### Problem statement
Skip pictures in the listing below; copy exactly the lines from the one with "52 Victoria. 27th FEBRUARY. 47" through the one with "Pursuant to the", inclusive.

### Supplied data
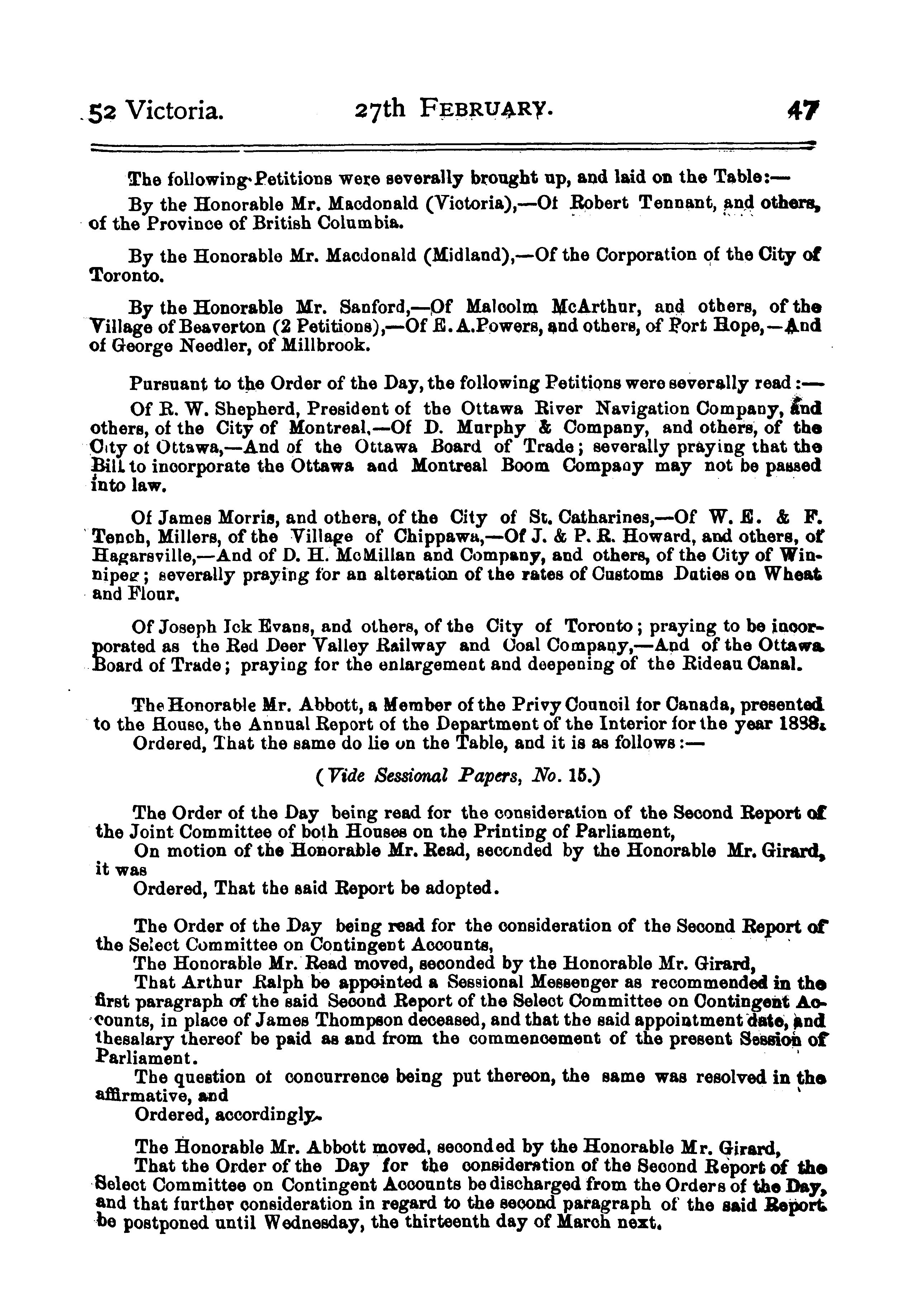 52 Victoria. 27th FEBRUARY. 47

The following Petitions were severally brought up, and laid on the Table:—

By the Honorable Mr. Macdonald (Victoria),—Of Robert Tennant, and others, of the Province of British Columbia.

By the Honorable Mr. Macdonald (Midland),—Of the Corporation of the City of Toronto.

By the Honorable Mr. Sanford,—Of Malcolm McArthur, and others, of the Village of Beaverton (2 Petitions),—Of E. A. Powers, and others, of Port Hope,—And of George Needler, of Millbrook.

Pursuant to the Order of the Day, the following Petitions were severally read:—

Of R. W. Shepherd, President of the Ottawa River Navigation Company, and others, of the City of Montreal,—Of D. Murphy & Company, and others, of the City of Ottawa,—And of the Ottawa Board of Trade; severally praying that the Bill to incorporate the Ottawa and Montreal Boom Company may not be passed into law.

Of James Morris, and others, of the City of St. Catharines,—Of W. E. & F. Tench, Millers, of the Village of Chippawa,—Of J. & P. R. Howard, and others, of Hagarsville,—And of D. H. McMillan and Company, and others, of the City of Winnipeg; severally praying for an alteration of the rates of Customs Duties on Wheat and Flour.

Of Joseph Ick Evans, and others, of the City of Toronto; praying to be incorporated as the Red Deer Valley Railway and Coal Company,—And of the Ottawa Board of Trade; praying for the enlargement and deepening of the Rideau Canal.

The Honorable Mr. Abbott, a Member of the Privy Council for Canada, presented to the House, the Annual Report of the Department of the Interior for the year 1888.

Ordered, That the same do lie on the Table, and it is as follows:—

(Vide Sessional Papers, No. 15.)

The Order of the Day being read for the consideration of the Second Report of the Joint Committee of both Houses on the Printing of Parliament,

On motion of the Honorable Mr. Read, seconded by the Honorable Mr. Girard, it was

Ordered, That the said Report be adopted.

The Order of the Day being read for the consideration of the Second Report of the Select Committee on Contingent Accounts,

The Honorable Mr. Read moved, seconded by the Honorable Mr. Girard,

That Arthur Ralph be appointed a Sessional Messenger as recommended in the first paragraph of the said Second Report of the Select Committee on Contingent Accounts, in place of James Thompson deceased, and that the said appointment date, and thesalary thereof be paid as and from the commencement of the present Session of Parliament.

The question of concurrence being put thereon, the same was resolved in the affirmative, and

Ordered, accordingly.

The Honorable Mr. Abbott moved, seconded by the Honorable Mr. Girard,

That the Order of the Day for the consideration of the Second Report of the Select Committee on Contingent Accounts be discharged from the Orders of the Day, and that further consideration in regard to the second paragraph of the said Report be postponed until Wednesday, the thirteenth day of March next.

==

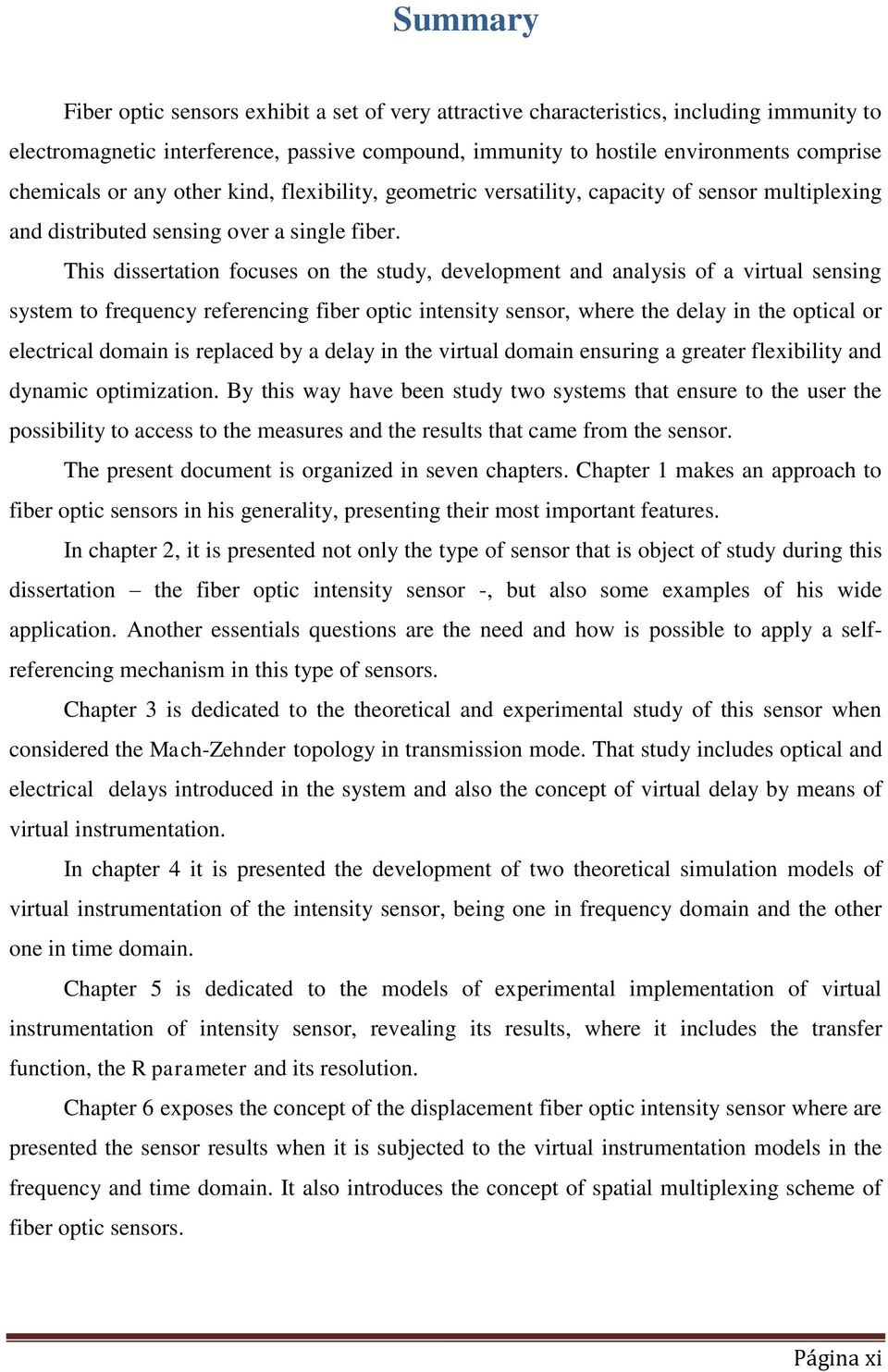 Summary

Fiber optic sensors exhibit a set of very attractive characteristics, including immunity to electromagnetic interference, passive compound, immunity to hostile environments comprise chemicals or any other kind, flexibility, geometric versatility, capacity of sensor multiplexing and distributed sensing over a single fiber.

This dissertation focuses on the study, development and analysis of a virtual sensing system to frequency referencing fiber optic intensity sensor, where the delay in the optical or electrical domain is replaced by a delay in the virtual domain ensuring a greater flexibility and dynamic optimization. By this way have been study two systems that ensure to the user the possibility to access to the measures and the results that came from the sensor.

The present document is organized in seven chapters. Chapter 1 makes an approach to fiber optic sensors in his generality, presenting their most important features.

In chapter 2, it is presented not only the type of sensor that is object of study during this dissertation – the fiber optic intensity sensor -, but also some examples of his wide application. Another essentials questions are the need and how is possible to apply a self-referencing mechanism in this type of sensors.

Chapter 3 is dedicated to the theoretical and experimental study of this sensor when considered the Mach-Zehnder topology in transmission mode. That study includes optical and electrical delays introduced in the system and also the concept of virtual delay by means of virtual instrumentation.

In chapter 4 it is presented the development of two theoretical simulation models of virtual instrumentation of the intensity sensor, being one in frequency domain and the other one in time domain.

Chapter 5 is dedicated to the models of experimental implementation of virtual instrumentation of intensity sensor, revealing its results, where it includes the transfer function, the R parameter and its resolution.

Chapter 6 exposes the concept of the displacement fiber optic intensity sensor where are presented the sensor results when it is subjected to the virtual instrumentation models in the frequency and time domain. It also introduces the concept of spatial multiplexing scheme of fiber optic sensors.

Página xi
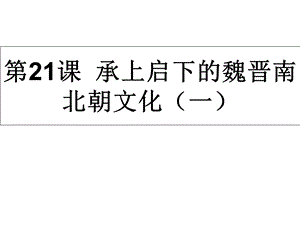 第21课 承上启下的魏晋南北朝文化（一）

### Answer section
 52 Victoria. 27th FEBRUARY. 47

The following Petitions were severally brought up, and laid on the Table:—

By the Honorable Mr. Macdonald (Victoria),—Of Robert Tennant, and others, of the Province of British Columbia.

By the Honorable Mr. Macdonald (Midland),—Of the Corporation of the City of Toronto.

By the Honorable Mr. Sanford,—Of Malcolm McArthur, and others, of the Village of Beaverton (2 Petitions),—Of E. A. Powers, and others, of Port Hope,—And of George Needler, of Millbrook.

Pursuant to the Order of the Day, the following Petitions were severally read:—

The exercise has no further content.